A commission appointed by President Obama to look into the BP spill has released its preliminary report. The findings? The government didn't handle things well: in fact, in the words of The Guardian, "the White House blocked government scientists from warning the American public of the potential environmental disaster." There's much more, too, with conservatives finding evidence of a belated government "overreaction," and pundits questioning the administration's basic competence.

  • 'Playing the Public for a Fool'  That's what this report is "proof" of, says finance blogger Yves Smith. She things "one of the revealing parts of where Obama's true priorities lay was in his keeping informed third parties, most important scientists, as far away from the scene of the crime as possible." This obfuscation was already known, but "having official confirmation underscores some of the glaring weaknesses of the executive team, in particular, lack of competence and resolve."

  • 'Inefficiencies and Overreaction'  Interestingly, though most parties are focusing on the White House's reported under-response to the spill, Nicolas Loris of the conservative Heritage Foundation phrases it somewhat differently: "Not enough urgency in the beginning. Too much urgency when everything was under control." The second part of this "resulted in resources being thrown at the problem in an inefficient way."

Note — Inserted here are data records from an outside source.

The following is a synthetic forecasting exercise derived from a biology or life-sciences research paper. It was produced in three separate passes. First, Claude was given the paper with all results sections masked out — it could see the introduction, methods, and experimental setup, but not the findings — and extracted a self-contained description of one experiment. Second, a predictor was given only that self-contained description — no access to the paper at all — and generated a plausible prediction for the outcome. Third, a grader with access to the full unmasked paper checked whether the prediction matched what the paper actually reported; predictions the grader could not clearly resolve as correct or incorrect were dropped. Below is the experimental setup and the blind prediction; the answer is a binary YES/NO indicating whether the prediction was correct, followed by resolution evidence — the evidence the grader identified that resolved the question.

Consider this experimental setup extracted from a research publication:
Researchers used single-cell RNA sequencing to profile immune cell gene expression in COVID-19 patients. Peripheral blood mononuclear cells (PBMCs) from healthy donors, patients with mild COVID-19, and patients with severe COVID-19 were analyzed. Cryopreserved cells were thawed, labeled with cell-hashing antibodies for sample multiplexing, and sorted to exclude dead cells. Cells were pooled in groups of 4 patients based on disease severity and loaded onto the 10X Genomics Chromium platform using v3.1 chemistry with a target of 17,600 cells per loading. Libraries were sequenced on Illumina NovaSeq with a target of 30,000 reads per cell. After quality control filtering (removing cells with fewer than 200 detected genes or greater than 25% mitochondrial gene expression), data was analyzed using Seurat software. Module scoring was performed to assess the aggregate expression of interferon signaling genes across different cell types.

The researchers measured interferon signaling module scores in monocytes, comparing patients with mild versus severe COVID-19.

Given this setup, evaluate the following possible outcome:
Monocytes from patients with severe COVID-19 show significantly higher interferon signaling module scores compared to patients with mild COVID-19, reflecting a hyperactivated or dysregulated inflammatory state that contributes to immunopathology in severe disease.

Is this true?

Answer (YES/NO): NO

  • Is This Fair?  Time's Jeffrey Kluger isn't so sure. "The commission is right that there was a random, wheel-of-fortune quality to the ever-changing estimates of the flow rate," but "part of the reason for the uncertainty was the lack of good monitoring data." In other words, the administration didn't have much choice when it came to relying on BP numbers. In addition, while he doesn't think the White House handled the situation particularly well, he points out that "it's a measure, perhaps, of how comparatively well the crisis was handled that as the six-month anniversary approaches, the majority of the discussions are over post-mortem analyses like the new report as opposed to over how to handle a still-unfolding environmental disaster."

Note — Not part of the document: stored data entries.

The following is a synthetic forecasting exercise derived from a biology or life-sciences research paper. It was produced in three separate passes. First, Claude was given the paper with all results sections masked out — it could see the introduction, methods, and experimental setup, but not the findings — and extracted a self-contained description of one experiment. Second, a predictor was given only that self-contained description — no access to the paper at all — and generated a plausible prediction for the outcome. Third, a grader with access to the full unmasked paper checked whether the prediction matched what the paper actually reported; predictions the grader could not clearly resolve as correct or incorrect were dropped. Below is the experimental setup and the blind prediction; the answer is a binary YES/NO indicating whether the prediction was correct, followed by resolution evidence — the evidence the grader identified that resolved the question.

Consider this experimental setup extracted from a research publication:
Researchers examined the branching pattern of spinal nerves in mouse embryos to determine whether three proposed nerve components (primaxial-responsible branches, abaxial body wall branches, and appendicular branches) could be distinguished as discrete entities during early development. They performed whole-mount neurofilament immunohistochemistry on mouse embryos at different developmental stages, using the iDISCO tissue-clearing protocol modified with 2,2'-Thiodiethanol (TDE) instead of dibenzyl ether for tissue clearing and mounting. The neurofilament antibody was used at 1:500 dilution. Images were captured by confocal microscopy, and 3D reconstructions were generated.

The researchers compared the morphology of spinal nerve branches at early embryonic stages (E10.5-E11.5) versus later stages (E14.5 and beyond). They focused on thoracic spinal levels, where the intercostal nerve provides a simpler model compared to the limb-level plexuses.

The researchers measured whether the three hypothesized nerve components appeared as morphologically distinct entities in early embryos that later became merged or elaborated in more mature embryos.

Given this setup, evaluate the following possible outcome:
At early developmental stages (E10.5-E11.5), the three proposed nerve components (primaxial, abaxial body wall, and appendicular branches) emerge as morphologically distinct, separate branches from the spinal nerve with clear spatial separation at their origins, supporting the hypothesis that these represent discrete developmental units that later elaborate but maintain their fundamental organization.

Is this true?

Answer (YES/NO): NO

  • Failure to Act on Own Estimates  Though Kluger at Time defends the administration by saying it didn't have much better information than what it was acting on, the part of the report New York Magazine's Josh Duboff focuses on suggests otherwise. It says the administration "'failed to act upon or fully inform the public of its own worst-case estimates' ... [and] continually underestimated the amount of oil flowing into the Gulf of Mexico, ignoring contradictory information from scientists who had 'better methodologies.'"
  • If This Were the Bush Administration  "Questions about its competence and its anti-science bent would be asked openly and constantly," suggests The New Ledger's Pejman Yousefzadeh. "We were repeatedly assured that if only we elect an Administration made up of people who like government, then government would work better (Paul Krugman has been a major advocate on this theme). It just isn’t happening."

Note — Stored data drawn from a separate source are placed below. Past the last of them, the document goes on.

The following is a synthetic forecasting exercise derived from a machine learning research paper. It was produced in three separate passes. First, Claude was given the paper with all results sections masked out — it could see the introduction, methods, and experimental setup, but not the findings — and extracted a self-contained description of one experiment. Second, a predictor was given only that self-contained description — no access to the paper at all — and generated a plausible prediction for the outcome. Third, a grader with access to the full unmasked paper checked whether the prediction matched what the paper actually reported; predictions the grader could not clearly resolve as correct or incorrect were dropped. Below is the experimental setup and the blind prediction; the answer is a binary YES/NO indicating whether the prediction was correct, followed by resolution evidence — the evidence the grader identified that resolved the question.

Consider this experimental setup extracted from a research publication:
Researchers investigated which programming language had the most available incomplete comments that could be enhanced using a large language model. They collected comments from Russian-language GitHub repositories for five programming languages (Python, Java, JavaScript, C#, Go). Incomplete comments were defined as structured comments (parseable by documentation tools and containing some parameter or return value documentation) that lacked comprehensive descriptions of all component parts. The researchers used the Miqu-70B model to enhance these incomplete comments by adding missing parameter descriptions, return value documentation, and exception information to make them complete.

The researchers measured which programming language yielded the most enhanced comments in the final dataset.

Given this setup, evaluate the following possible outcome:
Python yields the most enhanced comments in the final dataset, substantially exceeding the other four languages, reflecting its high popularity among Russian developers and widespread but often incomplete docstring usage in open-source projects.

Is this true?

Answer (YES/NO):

  • Commission Intent on Showing Independence Government!  "The Oil Spill Commission's Twitter feed actually approvingly tweeted out stories about this report," points out Firedoglake's David Dayen, "so they want it to be well-known that the government screwed up." He also points to other working papers being released: "I’d say the OSC wants to portray themselves as an independent watchdog, with nobody getting a free pass."